Accident
Titolo originale: Yi ngoi
Hong Kong: 2009 Regia di: Pou-Soi Cheang Genere: Thriller Durata: 89'
Interpreti: Louis Koo, Richie Ren, Shui-Fan Fung, Suet Lam, Michelle Ye Grant
Sito web:
Nelle sale dal: Prossimamente in dvd
Voto: 7,5
Trailer
Recensione di: Denis Zordan
L'aggettivo ideale: Impeccabile
Sembrano tragiche fatalità, perniciosi capricci del Caso, incidenti mortali con un’enorme dose di imponderabile. In realtà sono omicidi premeditati, freddamente studiati nei dettagli, orditi su commissione, realizzati con maniacali cura e fantasia in modo da non lasciare tracce né sospetti.
Dietro di essi c’è una banda guidata dall’ombroso “Brain” (Louis Koo).
Il business potrebbe continuare, quando durante un nuovo incidente simulato, qualcosa va storto e un autobus investe e uccide “Fatty” (Lam Suet), luogotenente di Brain.
La paranoia si scatena: non essendo gli unici “in affari”, Brain comincia a coltivare sospetti su un assicuratore e cerca di comprenderne le motivazioni. La situazione precipiterà.
Per gli appassionati del cinema orientale, l’inserimento in concorso di Accident alla recente Mostra del Cinema veneziana, è stato un risarcimento dovuto ad un cinema straordinario, che certo non si riduce ai pochi nomi di punta conosciuti in Occidente (John Woo, Johnnie To, Takeshi Kitano, Kim Ki-Duk e Park Chan-Wook, o al limite Apichatpong Weerasethakul e Hou Hsiao-Hsien).

→ Dati registrati
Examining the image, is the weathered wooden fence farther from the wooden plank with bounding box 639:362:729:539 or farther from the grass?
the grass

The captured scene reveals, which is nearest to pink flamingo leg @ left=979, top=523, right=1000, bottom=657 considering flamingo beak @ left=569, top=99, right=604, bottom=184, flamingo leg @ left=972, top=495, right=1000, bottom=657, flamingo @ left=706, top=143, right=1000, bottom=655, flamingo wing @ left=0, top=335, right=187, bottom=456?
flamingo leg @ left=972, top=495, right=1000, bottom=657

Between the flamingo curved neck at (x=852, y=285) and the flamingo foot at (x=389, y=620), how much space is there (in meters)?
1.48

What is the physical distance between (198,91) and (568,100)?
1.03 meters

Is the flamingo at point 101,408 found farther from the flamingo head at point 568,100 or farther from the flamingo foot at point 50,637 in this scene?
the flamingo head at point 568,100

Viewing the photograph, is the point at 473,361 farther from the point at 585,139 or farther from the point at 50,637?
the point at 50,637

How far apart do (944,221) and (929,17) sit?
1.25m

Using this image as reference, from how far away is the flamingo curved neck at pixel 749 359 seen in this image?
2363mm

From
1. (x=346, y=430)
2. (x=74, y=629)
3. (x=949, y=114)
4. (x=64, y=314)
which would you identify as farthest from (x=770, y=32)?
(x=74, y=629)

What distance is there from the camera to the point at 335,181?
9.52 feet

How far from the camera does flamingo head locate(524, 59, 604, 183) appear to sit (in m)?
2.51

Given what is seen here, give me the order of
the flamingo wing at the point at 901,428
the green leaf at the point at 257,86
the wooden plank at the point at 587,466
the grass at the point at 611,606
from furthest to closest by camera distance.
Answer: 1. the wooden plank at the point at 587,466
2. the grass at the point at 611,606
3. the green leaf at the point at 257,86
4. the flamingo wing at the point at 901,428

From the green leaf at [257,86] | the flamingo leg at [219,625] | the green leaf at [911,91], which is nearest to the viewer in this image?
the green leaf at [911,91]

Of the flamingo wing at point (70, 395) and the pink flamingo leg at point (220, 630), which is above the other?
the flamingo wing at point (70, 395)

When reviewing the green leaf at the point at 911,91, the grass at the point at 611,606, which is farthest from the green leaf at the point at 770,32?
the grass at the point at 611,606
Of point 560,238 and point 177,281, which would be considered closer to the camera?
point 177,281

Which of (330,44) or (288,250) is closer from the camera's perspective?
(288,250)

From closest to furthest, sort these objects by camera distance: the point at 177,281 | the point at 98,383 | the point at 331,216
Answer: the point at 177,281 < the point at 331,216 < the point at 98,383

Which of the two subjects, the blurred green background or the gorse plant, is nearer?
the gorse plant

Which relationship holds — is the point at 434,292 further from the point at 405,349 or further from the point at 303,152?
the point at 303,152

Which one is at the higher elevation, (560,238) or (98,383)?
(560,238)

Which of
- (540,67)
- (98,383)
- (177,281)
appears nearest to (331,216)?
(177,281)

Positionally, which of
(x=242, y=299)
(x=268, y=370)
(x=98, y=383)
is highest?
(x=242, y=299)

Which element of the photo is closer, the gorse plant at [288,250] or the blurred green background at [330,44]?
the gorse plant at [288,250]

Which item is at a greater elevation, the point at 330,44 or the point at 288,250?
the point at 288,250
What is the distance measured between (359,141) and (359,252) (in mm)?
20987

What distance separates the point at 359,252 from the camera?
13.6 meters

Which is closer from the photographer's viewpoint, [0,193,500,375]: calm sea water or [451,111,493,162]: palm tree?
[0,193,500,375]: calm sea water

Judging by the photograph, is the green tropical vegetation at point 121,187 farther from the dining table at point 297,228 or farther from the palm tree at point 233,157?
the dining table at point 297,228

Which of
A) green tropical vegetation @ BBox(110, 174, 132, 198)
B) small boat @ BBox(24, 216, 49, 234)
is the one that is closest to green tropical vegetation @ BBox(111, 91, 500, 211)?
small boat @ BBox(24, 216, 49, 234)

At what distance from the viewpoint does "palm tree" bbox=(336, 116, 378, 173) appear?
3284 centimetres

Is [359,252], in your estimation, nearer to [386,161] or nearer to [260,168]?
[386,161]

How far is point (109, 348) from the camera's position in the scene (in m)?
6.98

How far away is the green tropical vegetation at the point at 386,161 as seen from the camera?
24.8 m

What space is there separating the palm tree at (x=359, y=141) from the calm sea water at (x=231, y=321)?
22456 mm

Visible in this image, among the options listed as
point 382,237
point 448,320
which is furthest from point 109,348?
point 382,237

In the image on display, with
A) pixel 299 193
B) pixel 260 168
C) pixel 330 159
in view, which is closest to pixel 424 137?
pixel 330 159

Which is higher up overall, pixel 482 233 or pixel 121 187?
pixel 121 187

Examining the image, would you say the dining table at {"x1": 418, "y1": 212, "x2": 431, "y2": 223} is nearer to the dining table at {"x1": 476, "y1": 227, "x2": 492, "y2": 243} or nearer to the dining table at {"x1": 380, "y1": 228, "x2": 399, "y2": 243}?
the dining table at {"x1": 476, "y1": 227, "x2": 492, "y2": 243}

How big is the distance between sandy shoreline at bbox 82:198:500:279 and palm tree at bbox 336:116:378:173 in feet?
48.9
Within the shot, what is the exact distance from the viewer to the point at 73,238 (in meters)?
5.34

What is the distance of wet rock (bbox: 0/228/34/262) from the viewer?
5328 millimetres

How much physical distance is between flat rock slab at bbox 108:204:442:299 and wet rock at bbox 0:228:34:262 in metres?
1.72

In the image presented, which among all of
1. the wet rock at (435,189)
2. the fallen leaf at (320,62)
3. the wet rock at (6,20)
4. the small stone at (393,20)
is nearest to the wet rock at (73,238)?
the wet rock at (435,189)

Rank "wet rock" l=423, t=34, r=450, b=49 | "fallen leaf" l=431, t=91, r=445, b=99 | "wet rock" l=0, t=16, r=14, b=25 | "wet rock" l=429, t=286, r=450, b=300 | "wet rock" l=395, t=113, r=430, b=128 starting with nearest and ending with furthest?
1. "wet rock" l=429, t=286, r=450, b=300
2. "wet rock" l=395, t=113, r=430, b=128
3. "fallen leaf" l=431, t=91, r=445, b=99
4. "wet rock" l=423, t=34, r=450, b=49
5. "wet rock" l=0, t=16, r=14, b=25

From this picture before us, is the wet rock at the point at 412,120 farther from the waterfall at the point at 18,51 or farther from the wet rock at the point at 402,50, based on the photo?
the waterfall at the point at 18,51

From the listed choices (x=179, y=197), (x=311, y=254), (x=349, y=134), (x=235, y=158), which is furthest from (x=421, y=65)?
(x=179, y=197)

--

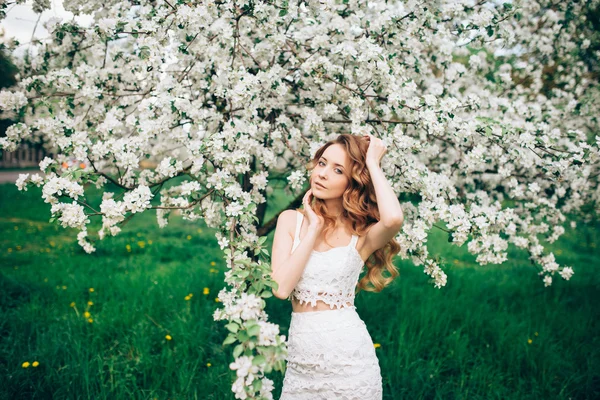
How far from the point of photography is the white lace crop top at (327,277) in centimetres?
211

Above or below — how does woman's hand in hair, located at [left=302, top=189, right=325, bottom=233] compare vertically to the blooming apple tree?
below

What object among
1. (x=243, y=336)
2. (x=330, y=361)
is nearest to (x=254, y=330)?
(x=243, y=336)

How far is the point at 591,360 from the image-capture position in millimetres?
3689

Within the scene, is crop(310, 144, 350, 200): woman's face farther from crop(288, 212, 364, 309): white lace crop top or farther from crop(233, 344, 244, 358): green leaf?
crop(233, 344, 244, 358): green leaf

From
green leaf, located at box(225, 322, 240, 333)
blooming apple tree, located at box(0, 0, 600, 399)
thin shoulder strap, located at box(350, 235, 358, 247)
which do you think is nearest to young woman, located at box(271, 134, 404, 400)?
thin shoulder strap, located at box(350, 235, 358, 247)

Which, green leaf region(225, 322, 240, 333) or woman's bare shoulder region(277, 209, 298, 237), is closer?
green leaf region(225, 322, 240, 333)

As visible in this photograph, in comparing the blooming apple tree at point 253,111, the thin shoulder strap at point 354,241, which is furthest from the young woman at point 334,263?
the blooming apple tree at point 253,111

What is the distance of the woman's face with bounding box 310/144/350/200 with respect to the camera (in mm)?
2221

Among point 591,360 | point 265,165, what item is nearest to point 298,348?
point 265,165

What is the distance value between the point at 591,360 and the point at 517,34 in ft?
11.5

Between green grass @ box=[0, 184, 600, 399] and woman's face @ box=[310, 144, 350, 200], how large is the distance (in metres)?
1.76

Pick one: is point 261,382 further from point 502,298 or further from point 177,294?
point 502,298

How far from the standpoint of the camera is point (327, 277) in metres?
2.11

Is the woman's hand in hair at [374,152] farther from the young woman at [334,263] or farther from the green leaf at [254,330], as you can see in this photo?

→ Obiettivo del compito
Prosegui la recensione del film Accident, ripartendo subito dopo la sua ultima frase.

→ La risposta
A prescindere dal fatto che il nuovo film di Soi Cheang è prodotto dallo stesso Johnnie To e dalla sua ormai leggendaria Milkyway Image, a stupire è che Accident è un thriller, genere poco amato dai festival maggiori, più inclini a premiare l’impegno e il classico “messaggio” (il Leone d’Oro al diseguale Lebanon ne è la prova).
E in effetti, Accident è stato totalmente ignorato. O meglio, snobbato: sarebbe venuto giù il teatro dagli applausi se fosse stato presentato al Far East Film Festival di Udine (che quest’anno si è dovuto accontentare del discreto – ma nulla più – The Beast Stalker di un “mestierante” come Dante Lam).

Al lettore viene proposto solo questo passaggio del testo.